Action item
Write the next part of the blog post about starting college and writing personally, picking up after its final sentence.
Segment Start: Supplied passage
Consumer or Artist or Both or Neither

 

(some Adobe Illustrator thing I made when I discovered you could make star shapes have more points)

  I really want to write on here more but college pretty much just started and I want to really settle in before I dedicate my time to any other things. I get distracted so easily. I even have some homework that I could totally be working on right now, but I'm not really feeling like it. I like to post my little posts on my spam instagram but sometimes I go way to far into depth that it feels more like what I should be doing on here or in a diary than meaningless photo dumps. They're actually full of meaning! 

    On college: I like my classes and my teachers (professors?) for the most part. There are some classes where the prof is so vague in what they want you to do for an assignment, and then you ask for clarification and end up becoming more confused. Its weird trying to make friends. I feel like I've gone over it so many times in my head and in conversation with people,  I just can't dwell on it too much because it feels like I'm pitying myself rather than actually making an effort. My Integrative Seminar class and our first project has gotten me to think more about how I write and how impersonal I am when I write. The Studio and Seminar classes have the same theme which is Memory, so our first project was to write on one page about a specific memory but in an unconventional way. Non-linear, line breaks, strikethroughs and blackout poetry, etc, paired with a reading + discussion of Ocean Vuong's On Earth We're Briefly Gorgeous (love that book!). When I was trying to write I just kept going over the chronology of what happened in the memory and the surface level emotions that I was feeling. Maybe I should go to a writing workshop or something because I feel like it should come more naturally than it actually does..? Self doubt gets in the way of writing in "personal" ways.  Who cares if what I do is cliche, stereotypical, its been done before, or unoriginal? I care- I care a little too much about that.
Segment End: Supplied passage
Segment Start: Dataset entries
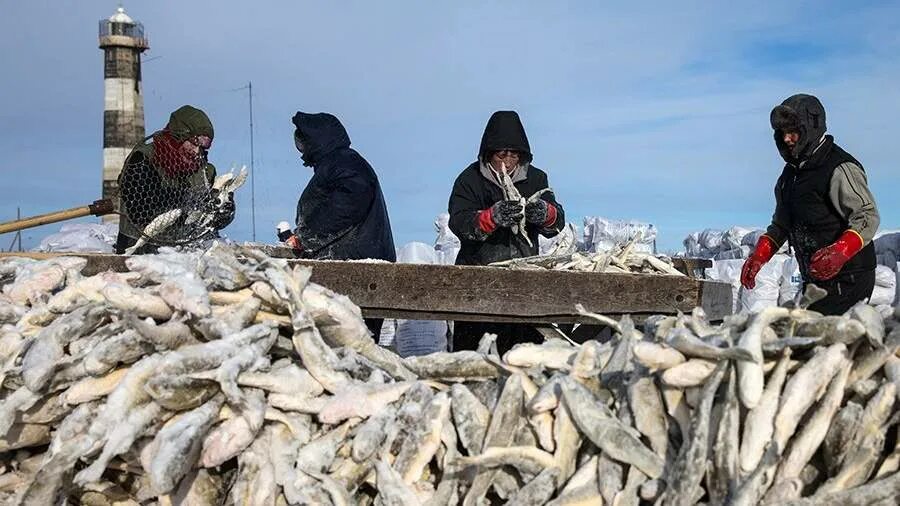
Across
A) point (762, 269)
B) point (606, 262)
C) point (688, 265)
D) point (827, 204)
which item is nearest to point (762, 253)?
point (688, 265)

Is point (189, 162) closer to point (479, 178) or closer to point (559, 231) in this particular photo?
point (479, 178)

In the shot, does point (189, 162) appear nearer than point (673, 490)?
No

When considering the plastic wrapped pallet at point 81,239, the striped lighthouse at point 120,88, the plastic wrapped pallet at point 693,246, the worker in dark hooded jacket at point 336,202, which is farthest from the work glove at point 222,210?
the striped lighthouse at point 120,88

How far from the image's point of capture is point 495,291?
4125 mm

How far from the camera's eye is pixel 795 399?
132 cm

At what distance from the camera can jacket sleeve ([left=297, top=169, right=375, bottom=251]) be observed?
18.8ft

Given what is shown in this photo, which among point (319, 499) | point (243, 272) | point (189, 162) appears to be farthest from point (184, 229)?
point (319, 499)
Segment End: Dataset entries
Reply
    Writing here is hopefully going to be kind of like exposure or rejection therapy. If I want to be a creative I need to actually create rather than think too hard if something is good enough for the world to see. If you love art, and music, and the act of creation, then there will be a point where you can't stand to solely be the consumer. You want to participate! Thats something I want to try and do more. Not only creating for yourself, but sharing it with others. It feels almost selfish not to do so. The truth is that anyone can do it, and unfortunately a lot of people have the idea that they could never create something as good as the art they admire. I wish people, including myself, could create without fear of judgement or materialistic goals in mind. ***

    Even this very topic is so played out, countless people have talked about it before me, and even more will talk about it after me. I'm actually getting a very uncanny feeling right now writing this. Maybe I've written these exact words before. Or said them to someone. If you're reading this and I said this to you, thats pretty cool! If you wrote this before, I think I plagiarized you, sorry. We all plagiarize, probably. 

    A lot of my assignments are forcing me to do an insane amount of introspection that makes it all the worse to try and simultaneously meet people and get to know them. We're all sharing personal details about ourself which makes it both comfortable and uncomfortable at the same time. You know when you're ready to accommodate others but not give yourself any grace whatsoever? Yeah. Plus I've had a cough for past week and a half. I have to leave the classroom to get rid of my coughing fits... its horrible. AND: I got stuck in the Parsons building elevator for 40 minutes last week. I don't care, I will milk that horrible event for sympathy because it was truly an ordeal. Full elevator and it jerks to a full stop between floors. We had to call someone to fix it. The ventilation and AC was kind of weak and I was sweating bullets.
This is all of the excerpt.